Enforce Digipass Authentication

By default, users can choose whether to use their static password, OTP, or Push Notification to authenticate with Digipass Authentication for Windows Logon. You can enforce OTP authentication for users that have a Digipass authenticator assigned. This prevents users who have a Digipass authenticator assigned from bypassing OTP authentication, but still allows static password authentication for users without a Digipass authenticator.

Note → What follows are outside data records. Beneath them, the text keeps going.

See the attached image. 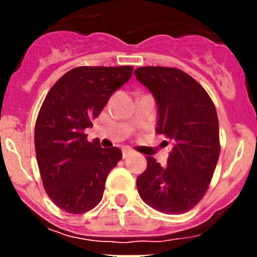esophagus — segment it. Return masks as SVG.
<instances>
[{
    "mask_svg": "<svg viewBox=\"0 0 257 257\" xmlns=\"http://www.w3.org/2000/svg\"><path fill=\"white\" fill-rule=\"evenodd\" d=\"M133 153L134 152L130 151V149H123V151H122V157H123V158H127V157H130Z\"/></svg>",
    "mask_w": 257,
    "mask_h": 257,
    "instance_id": "esophagus-1",
    "label": "esophagus"
}]
</instances>
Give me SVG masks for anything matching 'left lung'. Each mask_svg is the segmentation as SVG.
Wrapping results in <instances>:
<instances>
[{
  "mask_svg": "<svg viewBox=\"0 0 257 257\" xmlns=\"http://www.w3.org/2000/svg\"><path fill=\"white\" fill-rule=\"evenodd\" d=\"M134 74L154 96L156 133L175 142L165 167L147 157V170L136 179L140 198L160 212H187L206 194L219 160L216 108L205 88L183 70L140 67Z\"/></svg>",
  "mask_w": 257,
  "mask_h": 257,
  "instance_id": "left-lung-1",
  "label": "left lung"
}]
</instances>
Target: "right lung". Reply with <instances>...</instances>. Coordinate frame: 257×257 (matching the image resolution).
I'll use <instances>...</instances> for the list:
<instances>
[{"label":"right lung","mask_w":257,"mask_h":257,"mask_svg":"<svg viewBox=\"0 0 257 257\" xmlns=\"http://www.w3.org/2000/svg\"><path fill=\"white\" fill-rule=\"evenodd\" d=\"M133 67L70 69L45 97L35 127L38 169L46 193L61 210L85 213L101 201L121 149L88 143L85 128L100 114L109 97L130 79Z\"/></svg>","instance_id":"1"}]
</instances>
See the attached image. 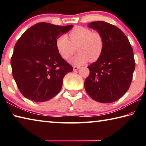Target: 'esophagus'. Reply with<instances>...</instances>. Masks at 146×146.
<instances>
[{
  "label": "esophagus",
  "mask_w": 146,
  "mask_h": 146,
  "mask_svg": "<svg viewBox=\"0 0 146 146\" xmlns=\"http://www.w3.org/2000/svg\"><path fill=\"white\" fill-rule=\"evenodd\" d=\"M79 68H80V67H79V66H73V70L74 71L78 70Z\"/></svg>",
  "instance_id": "1"
}]
</instances>
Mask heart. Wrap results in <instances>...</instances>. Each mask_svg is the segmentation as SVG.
Wrapping results in <instances>:
<instances>
[{
    "instance_id": "heart-1",
    "label": "heart",
    "mask_w": 146,
    "mask_h": 146,
    "mask_svg": "<svg viewBox=\"0 0 146 146\" xmlns=\"http://www.w3.org/2000/svg\"><path fill=\"white\" fill-rule=\"evenodd\" d=\"M69 38L66 35L59 36L56 40V47L64 59L70 58L77 47L79 53L70 60L73 65H82L89 60L95 62L102 55L104 40L98 32H92L87 28L77 26L70 32Z\"/></svg>"
}]
</instances>
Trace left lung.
<instances>
[{
	"instance_id": "8db88e82",
	"label": "left lung",
	"mask_w": 146,
	"mask_h": 146,
	"mask_svg": "<svg viewBox=\"0 0 146 146\" xmlns=\"http://www.w3.org/2000/svg\"><path fill=\"white\" fill-rule=\"evenodd\" d=\"M88 28L102 35L104 48L99 58L88 66L90 73L84 82L85 90L97 102H115L131 83L135 68L133 49L125 35L114 25L95 21Z\"/></svg>"
}]
</instances>
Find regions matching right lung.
Masks as SVG:
<instances>
[{
    "mask_svg": "<svg viewBox=\"0 0 146 146\" xmlns=\"http://www.w3.org/2000/svg\"><path fill=\"white\" fill-rule=\"evenodd\" d=\"M73 27L37 23L17 42L11 59L12 74L24 97L46 102L60 91L64 76L73 67L59 54L56 40Z\"/></svg>",
    "mask_w": 146,
    "mask_h": 146,
    "instance_id": "1",
    "label": "right lung"
}]
</instances>
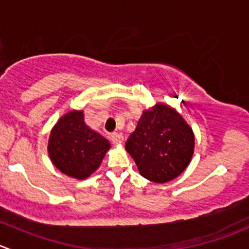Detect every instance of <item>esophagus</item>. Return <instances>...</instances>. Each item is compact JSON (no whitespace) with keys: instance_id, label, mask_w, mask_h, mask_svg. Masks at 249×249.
I'll return each instance as SVG.
<instances>
[{"instance_id":"1","label":"esophagus","mask_w":249,"mask_h":249,"mask_svg":"<svg viewBox=\"0 0 249 249\" xmlns=\"http://www.w3.org/2000/svg\"><path fill=\"white\" fill-rule=\"evenodd\" d=\"M110 140H112L113 143H122L123 140H124V136L122 134H119V132H113L110 135Z\"/></svg>"}]
</instances>
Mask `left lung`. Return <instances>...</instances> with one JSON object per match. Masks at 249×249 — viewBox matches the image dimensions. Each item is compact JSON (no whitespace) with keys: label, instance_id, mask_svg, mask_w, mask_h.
<instances>
[{"label":"left lung","instance_id":"left-lung-1","mask_svg":"<svg viewBox=\"0 0 249 249\" xmlns=\"http://www.w3.org/2000/svg\"><path fill=\"white\" fill-rule=\"evenodd\" d=\"M195 135L174 108L157 103L143 110L125 149L147 180L164 183L178 178L194 154Z\"/></svg>","mask_w":249,"mask_h":249}]
</instances>
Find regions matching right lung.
Segmentation results:
<instances>
[{
    "mask_svg": "<svg viewBox=\"0 0 249 249\" xmlns=\"http://www.w3.org/2000/svg\"><path fill=\"white\" fill-rule=\"evenodd\" d=\"M109 147L108 140L85 124L83 110H71L60 118L48 140L53 165L78 180L97 170Z\"/></svg>",
    "mask_w": 249,
    "mask_h": 249,
    "instance_id": "obj_1",
    "label": "right lung"
}]
</instances>
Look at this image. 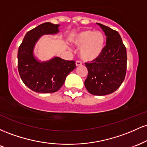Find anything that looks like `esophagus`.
Masks as SVG:
<instances>
[{
    "label": "esophagus",
    "instance_id": "1",
    "mask_svg": "<svg viewBox=\"0 0 147 147\" xmlns=\"http://www.w3.org/2000/svg\"><path fill=\"white\" fill-rule=\"evenodd\" d=\"M75 64H76V66L77 67H79V66H80V65H82V63H81L80 61H76Z\"/></svg>",
    "mask_w": 147,
    "mask_h": 147
}]
</instances>
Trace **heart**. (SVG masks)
<instances>
[{
  "mask_svg": "<svg viewBox=\"0 0 147 147\" xmlns=\"http://www.w3.org/2000/svg\"><path fill=\"white\" fill-rule=\"evenodd\" d=\"M71 43L75 47H80L79 57L84 62H92L102 55L106 38L102 32L87 29L74 35Z\"/></svg>",
  "mask_w": 147,
  "mask_h": 147,
  "instance_id": "heart-1",
  "label": "heart"
}]
</instances>
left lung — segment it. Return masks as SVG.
<instances>
[{
  "label": "left lung",
  "instance_id": "obj_1",
  "mask_svg": "<svg viewBox=\"0 0 147 147\" xmlns=\"http://www.w3.org/2000/svg\"><path fill=\"white\" fill-rule=\"evenodd\" d=\"M106 36V45L100 57L92 63H86L87 78L86 88L90 94L103 96L113 93L124 82L126 72V50L119 34L100 23Z\"/></svg>",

When enforcing Digipass authentication, Digipass Authentication for Windows Logon verifies whether the user has a Digipass authenticator assigned. If an authenticator is assigned, the provided credentials are assumed to include a one-time password (OTP) and are verified either by the authentication server (online authentication) or against the offline authentication data (offline authentication). If the user is unknown to OneSpan Authentication Server or has no authenticator assigned, the provided credentials are assumed to include a static password and are used directly for Windows authentication. However, for new users you can restrict login and allow using the static password only if:

• OAS online authentication returns that it is a non-OAS user.
• The user store knows that during the last online authentication OAS returned that this is a non-OAS user.

To enforce Digipass authentication, you need to set Filter credential providers to Force Digipass authentication. in Digipass Authentication for Windows Logon Configuration Center (see Configuration with Digipass Authentication for Windows Logon Configuration Center). Alternatively, you can use the Force Digipass authentication option of Group Policy (see Configuration with Group Policy ).